-- Input for this task follows --
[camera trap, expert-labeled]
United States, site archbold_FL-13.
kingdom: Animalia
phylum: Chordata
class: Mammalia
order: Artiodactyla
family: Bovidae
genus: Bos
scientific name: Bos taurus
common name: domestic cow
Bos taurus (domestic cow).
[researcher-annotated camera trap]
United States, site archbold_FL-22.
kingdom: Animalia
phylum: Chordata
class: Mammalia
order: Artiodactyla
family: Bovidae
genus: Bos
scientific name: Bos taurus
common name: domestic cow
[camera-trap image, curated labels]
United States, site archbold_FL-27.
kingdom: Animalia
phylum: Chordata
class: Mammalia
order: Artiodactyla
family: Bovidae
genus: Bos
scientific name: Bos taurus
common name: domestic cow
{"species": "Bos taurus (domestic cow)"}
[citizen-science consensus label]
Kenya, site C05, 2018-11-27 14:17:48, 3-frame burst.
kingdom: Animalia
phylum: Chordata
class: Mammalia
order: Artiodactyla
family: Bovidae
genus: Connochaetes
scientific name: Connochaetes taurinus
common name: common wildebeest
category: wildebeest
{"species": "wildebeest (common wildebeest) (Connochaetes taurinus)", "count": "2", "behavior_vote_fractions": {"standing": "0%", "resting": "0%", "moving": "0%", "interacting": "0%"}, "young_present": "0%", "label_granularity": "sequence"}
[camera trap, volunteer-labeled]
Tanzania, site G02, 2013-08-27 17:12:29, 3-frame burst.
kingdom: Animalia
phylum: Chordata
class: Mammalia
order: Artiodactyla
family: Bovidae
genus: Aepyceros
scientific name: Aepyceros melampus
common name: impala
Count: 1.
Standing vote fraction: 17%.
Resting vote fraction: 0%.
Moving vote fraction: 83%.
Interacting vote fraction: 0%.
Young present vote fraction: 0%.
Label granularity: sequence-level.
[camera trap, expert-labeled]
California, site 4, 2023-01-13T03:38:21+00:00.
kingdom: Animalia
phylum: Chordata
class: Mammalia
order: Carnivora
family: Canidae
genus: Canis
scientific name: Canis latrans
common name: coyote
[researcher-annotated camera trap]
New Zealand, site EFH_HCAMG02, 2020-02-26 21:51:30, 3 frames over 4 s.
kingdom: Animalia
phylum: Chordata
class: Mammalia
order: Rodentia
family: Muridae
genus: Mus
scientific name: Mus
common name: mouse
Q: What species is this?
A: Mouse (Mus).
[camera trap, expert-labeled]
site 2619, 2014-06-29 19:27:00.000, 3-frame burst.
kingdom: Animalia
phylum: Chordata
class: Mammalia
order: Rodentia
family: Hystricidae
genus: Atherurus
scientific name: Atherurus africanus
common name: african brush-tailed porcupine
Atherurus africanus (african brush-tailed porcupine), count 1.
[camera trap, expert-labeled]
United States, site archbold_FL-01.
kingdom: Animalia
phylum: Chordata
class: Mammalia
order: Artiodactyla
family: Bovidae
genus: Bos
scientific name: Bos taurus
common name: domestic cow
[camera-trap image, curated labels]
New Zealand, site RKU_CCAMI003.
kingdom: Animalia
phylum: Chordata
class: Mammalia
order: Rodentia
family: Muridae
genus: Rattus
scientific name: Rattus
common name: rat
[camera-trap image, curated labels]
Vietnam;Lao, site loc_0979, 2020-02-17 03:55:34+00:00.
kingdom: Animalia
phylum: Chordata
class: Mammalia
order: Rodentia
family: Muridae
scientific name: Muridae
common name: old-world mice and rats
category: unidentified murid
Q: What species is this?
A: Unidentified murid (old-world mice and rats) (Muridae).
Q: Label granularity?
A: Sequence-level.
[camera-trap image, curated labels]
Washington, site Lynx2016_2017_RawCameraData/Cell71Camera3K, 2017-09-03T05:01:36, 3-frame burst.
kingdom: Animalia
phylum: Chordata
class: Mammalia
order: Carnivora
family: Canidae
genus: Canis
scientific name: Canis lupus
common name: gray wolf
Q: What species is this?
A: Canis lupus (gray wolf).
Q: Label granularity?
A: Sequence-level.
-- Input for this task concluded --
_Exercise objective_.
Could you repeat every record word for word?

_Answer to this task_.
[camera trap, expert-labeled]
United States, site archbold_FL-13.
kingdom: Animalia
phylum: Chordata
class: Mammalia
order: Artiodactyla
family: Bovidae
genus: Bos
scientific name: Bos taurus
common name: domestic cow
Bos taurus (domestic cow).
[researcher-annotated camera trap]
United States, site archbold_FL-22.
kingdom: Animalia
phylum: Chordata
class: Mammalia
order: Artiodactyla
family: Bovidae
genus: Bos
scientific name: Bos taurus
common name: domestic cow
[camera-trap image, curated labels]
United States, site archbold_FL-27.
kingdom: Animalia
phylum: Chordata
class: Mammalia
order: Artiodactyla
family: Bovidae
genus: Bos
scientific name: Bos taurus
common name: domestic cow
{"species": "Bos taurus (domestic cow)"}
[citizen-science consensus label]
Kenya, site C05, 2018-11-27 14:17:48, 3-frame burst.
kingdom: Animalia
phylum: Chordata
class: Mammalia
order: Artiodactyla
family: Bovidae
genus: Connochaetes
scientific name: Connochaetes taurinus
common name: common wildebeest
category: wildebeest
{"species": "wildebeest (common wildebeest) (Connochaetes taurinus)", "count": "2", "behavior_vote_fractions": {"standing": "0%", "resting": "0%", "moving": "0%", "interacting": "0%"}, "young_present": "0%", "label_granularity": "sequence"}
[camera trap, volunteer-labeled]
Tanzania, site G02, 2013-08-27 17:12:29, 3-frame burst.
kingdom: Animalia
phylum: Chordata
class: Mammalia
order: Artiodactyla
family: Bovidae
genus: Aepyceros
scientific name: Aepyceros melampus
common name: impala
Count: 1.
Standing vote fraction: 17%.
Resting vote fraction: 0%.
Moving vote fraction: 83%.
Interacting vote fraction: 0%.
Young present vote fraction: 0%.
Label granularity: sequence-level.
[camera trap, expert-labeled]
California, site 4, 2023-01-13T03:38:21+00:00.
kingdom: Animalia
phylum: Chordata
class: Mammalia
order: Carnivora
family: Canidae
genus: Canis
scientific name: Canis latrans
common name: coyote
[researcher-annotated camera trap]
New Zealand, site EFH_HCAMG02, 2020-02-26 21:51:30, 3 frames over 4 s.
kingdom: Animalia
phylum: Chordata
class: Mammalia
order: Rodentia
family: Muridae
genus: Mus
scientific name: Mus
common name: mouse
Q: What species is this?
A: Mouse (Mus).
[camera trap, expert-labeled]
site 2619, 2014-06-29 19:27:00.000, 3-frame burst.
kingdom: Animalia
phylum: Chordata
class: Mammalia
order: Rodentia
family: Hystricidae
genus: Atherurus
scientific name: Atherurus africanus
common name: african brush-tailed porcupine
Atherurus africanus (african brush-tailed porcupine), count 1.
[camera trap, expert-labeled]
United States, site archbold_FL-01.
kingdom: Animalia
phylum: Chordata
class: Mammalia
order: Artiodactyla
family: Bovidae
genus: Bos
scientific name: Bos taurus
common name: domestic cow
[camera-trap image, curated labels]
New Zealand, site RKU_CCAMI003.
kingdom: Animalia
phylum: Chordata
class: Mammalia
order: Rodentia
family: Muridae
genus: Rattus
scientific name: Rattus
common name: rat
[camera-trap image, curated labels]
Vietnam;Lao, site loc_0979, 2020-02-17 03:55:34+00:00.
kingdom: Animalia
phylum: Chordata
class: Mammalia
order: Rodentia
family: Muridae
scientific name: Muridae
common name: old-world mice and rats
category: unidentified murid
Q: What species is this?
A: Unidentified murid (old-world mice and rats) (Muridae).
Q: Label granularity?
A: Sequence-level.
[camera-trap image, curated labels]
Washington, site Lynx2016_2017_RawCameraData/Cell71Camera3K, 2017-09-03T05:01:36, 3-frame burst.
kingdom: Animalia
phylum: Chordata
class: Mammalia
order: Carnivora
family: Canidae
genus: Canis
scientific name: Canis lupus
common name: gray wolf
Q: What species is this?
A: Canis lupus (gray wolf).
Q: Label granularity?
A: Sequence-level.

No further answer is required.